> TASK TO CARRY OUT:
Write out everything in the listing below from the line containing "Among the alternatives" down through the end of the listing, keeping each line unchanged. Leave the pictures out of your answer.

> Image-linked spatial questions:

┏━━

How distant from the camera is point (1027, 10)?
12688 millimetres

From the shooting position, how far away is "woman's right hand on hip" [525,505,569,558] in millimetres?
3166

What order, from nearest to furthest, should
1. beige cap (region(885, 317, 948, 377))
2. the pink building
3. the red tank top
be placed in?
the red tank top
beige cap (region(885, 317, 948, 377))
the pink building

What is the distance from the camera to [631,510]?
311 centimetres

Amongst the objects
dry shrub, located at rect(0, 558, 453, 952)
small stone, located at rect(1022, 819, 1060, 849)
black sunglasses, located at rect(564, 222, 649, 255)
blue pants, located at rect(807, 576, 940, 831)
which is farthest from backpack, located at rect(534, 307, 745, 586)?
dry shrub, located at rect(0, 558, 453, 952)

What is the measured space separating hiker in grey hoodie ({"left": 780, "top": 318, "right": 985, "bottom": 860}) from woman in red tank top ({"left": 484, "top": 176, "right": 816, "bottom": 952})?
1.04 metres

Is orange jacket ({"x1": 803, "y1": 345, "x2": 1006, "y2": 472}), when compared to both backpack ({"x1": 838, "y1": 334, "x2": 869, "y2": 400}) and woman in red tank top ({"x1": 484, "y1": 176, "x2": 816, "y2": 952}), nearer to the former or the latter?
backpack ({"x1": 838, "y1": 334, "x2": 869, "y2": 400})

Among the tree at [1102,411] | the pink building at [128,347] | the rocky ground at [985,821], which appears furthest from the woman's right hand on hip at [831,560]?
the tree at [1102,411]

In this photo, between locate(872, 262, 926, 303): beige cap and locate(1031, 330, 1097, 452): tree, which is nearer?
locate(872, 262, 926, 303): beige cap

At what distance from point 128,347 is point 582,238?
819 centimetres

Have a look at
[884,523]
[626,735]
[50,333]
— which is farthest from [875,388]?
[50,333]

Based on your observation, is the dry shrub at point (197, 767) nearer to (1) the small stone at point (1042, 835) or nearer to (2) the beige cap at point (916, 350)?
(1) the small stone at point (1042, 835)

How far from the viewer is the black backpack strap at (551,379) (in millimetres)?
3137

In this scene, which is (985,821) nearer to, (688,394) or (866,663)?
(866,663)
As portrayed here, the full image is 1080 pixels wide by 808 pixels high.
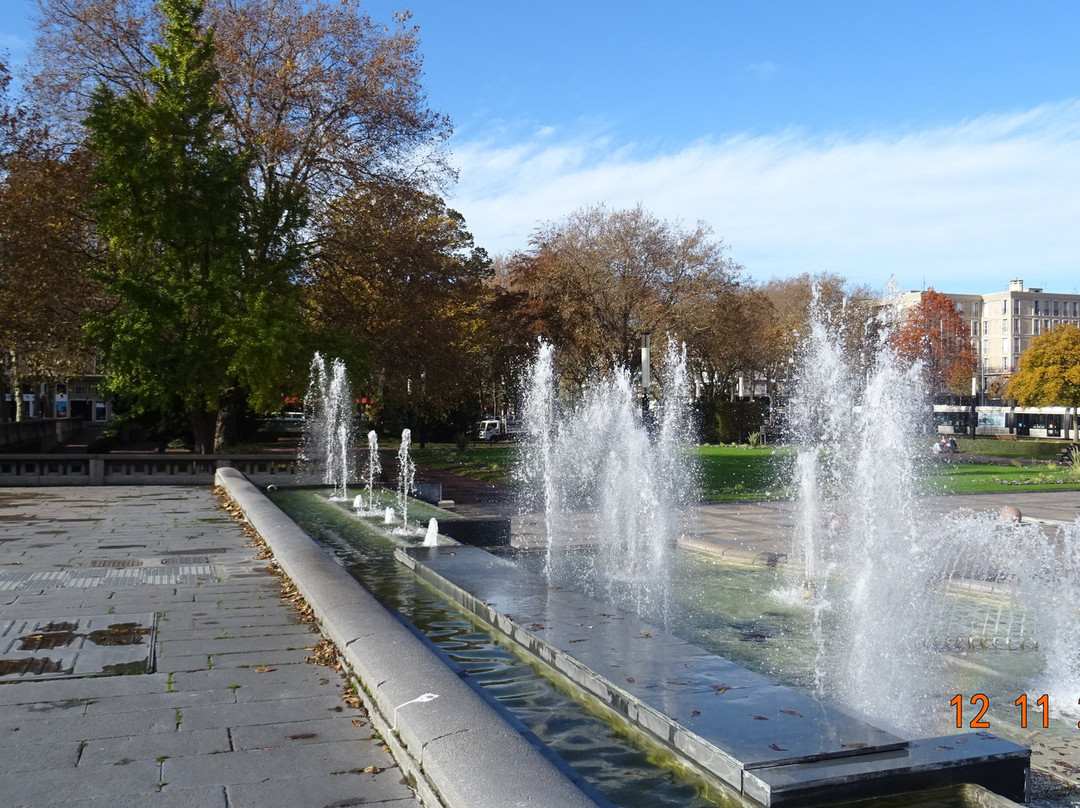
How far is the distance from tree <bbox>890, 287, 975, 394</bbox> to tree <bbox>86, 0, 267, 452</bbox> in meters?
46.4

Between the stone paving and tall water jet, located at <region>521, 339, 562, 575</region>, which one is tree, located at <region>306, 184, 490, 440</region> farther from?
the stone paving

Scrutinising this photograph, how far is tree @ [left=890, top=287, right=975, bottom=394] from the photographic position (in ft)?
205

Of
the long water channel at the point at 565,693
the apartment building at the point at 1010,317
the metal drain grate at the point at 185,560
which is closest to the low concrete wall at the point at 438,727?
the long water channel at the point at 565,693

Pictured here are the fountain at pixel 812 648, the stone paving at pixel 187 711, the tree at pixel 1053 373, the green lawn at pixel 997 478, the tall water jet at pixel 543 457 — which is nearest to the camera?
the fountain at pixel 812 648

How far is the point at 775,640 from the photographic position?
23.8 feet

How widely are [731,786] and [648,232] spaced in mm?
40204

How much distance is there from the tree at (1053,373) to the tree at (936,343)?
5.80 m

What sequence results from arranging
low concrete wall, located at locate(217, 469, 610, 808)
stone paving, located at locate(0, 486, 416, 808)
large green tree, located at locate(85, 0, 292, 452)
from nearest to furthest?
low concrete wall, located at locate(217, 469, 610, 808), stone paving, located at locate(0, 486, 416, 808), large green tree, located at locate(85, 0, 292, 452)

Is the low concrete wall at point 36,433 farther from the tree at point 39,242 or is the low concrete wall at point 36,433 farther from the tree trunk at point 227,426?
the tree at point 39,242

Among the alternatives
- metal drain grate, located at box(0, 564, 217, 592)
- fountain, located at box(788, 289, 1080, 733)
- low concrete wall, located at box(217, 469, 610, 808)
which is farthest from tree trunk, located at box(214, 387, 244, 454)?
low concrete wall, located at box(217, 469, 610, 808)

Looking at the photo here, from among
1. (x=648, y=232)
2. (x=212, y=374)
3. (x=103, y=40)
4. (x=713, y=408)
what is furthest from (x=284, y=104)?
(x=713, y=408)

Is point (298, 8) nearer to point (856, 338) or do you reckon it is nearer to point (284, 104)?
point (284, 104)

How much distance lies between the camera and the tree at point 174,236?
21.0 meters
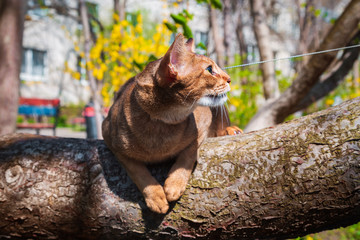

┗━━

> OUTPUT BELOW:
Among the alternatives
- metal drain grate, located at box(0, 564, 217, 592)
- fountain, located at box(788, 289, 1080, 733)
- low concrete wall, located at box(217, 469, 610, 808)
which is farthest from tree trunk, located at box(214, 387, 244, 454)?
low concrete wall, located at box(217, 469, 610, 808)

Looking at the photo here, from among
1. (x=648, y=232)
2. (x=212, y=374)
3. (x=103, y=40)
4. (x=713, y=408)
what is furthest from (x=284, y=104)?
(x=713, y=408)

Is point (298, 8) nearer to point (856, 338) or do you reckon it is nearer to point (284, 104)?
point (284, 104)

How much distance lies between the camera and the tree at point 174,236?
21.0 meters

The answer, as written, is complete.